Computing Prefix Sum/Scan on different arrays (with CUB) in parallel

The following function sequentially performs a prefix sum or scan on dim arrays of integers.

// dataPtr points the start of an array or arrays of integers for which the prefix sum is to be computed
// Example: [x1, x2 ... xN, y1, y2 ... yN, z1, z2 ... zN]
// 
void func( int* radixPtr , int* dataPtr , short size , short dim )
{
    void* tmpStorage = 0;
    size_t offset = 0 , tmpStorageSize = 0;

    cub::DeviceScan::ExclusiveSum( tmpStorage , tmpStorageSize , dataPtr , radixPtr , size );
    allocateDeviceMemory( &tmpStorage , tmpStorageSize );  // wrapper for cudaMalloc()

    // Sequential. TODO: parallelize
    for( ushort i = 0; i < dim; ++i )
    {
        cub::DeviceScan::ExclusiveSum( tmpStorage , tmpStorageSize , dataPtr + offset , radixPtr + offset , size );
        offset += size;
    }
}

As each array is independent it ought to be possible to compute the prefix sums in parallel instead of in series. How would I go about doing this? I know streams are an option. What I’d like to know is if there are others.

Kernels are executed serially per stream. The only way to have two kernels executing simultaneously is via different streams. I’m not even sure GPUs are capable of this though. As of now, I’m only aware that you can execute a kernel and copy data to and from the device at the same time.

Kernels are executed serially per stream. The only way to have two kernels executing simultaneously is via different streams. I’m not even sure GPUs are capable of this though. As of now, I’m only aware that you can execute a kernel and copy data to and from the device at the same time.

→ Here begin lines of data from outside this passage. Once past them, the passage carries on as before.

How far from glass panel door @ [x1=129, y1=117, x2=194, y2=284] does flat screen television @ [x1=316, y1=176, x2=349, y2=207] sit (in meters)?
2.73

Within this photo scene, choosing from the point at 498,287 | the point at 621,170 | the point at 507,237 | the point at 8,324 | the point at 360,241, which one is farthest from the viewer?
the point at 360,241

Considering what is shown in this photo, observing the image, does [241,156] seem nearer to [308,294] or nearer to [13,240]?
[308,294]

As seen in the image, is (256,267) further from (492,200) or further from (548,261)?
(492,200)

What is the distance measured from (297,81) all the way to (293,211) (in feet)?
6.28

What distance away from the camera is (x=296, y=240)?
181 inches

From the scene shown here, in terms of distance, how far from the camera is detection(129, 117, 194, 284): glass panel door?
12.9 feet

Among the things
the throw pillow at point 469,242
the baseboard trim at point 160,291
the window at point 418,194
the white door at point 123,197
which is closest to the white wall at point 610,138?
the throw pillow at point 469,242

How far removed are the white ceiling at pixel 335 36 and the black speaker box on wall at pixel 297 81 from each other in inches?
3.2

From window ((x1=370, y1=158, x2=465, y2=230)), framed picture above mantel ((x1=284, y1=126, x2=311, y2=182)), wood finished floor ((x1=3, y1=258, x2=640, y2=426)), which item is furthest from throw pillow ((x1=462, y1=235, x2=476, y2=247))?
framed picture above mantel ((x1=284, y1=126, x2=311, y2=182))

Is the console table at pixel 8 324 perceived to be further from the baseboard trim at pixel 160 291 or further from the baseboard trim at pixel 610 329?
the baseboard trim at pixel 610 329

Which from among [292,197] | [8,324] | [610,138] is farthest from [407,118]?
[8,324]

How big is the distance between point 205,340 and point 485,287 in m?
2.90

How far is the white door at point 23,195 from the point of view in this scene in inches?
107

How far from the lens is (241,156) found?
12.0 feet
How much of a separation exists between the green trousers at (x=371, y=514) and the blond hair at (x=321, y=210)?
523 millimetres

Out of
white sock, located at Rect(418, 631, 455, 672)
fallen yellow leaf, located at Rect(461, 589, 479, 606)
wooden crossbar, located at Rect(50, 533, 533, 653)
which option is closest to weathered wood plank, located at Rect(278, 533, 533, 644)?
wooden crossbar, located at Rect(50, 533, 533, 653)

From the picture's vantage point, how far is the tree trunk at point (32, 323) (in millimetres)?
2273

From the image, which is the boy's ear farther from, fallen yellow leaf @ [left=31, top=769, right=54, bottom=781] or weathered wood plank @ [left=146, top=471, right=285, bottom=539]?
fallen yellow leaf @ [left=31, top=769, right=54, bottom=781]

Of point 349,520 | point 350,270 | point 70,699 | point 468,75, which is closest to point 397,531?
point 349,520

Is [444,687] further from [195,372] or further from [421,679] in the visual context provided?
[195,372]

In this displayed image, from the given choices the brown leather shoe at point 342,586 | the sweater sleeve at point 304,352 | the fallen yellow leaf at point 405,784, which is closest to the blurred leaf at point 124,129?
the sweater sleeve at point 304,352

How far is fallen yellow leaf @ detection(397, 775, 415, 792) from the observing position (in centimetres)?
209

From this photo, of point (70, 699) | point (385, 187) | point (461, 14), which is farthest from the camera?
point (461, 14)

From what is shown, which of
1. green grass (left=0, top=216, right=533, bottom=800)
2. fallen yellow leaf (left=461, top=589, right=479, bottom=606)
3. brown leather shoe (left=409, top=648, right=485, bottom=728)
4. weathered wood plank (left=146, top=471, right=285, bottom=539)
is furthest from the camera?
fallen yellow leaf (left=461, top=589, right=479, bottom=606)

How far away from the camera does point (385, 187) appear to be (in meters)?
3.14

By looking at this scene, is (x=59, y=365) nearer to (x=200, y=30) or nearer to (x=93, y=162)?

For what purpose? what benefit are you expecting from that?

If size is large, then the device scan should occupy the device, and there is likely little or no benefit to exposing more parallelism.

If size is small then cub provides primitives that could work at the block level or even at the warp level, that could be used to parallelize.

Speed.

The scans computations are independent and have nothing to do with each other, apart from the input arrays being contiguous. Assuming the problem isn’t too large or its running on a high-end GPU, is there be some way to dispatch these ‘tasks’ and have CUDA execute as many as possible in parallel or at worst serially? Is this something that can be done with CUB or do I have to use streams. I am not objecting to the use of streams. I just want to be sure that I’m reaching for the simplest possible solution.

BTW, the all the data is already on GPU memory.

it’s easy - run <<>> instances of the kernel instead of sequential “for” loop

Yeah, but won’t I have to specify a different stream when I do that?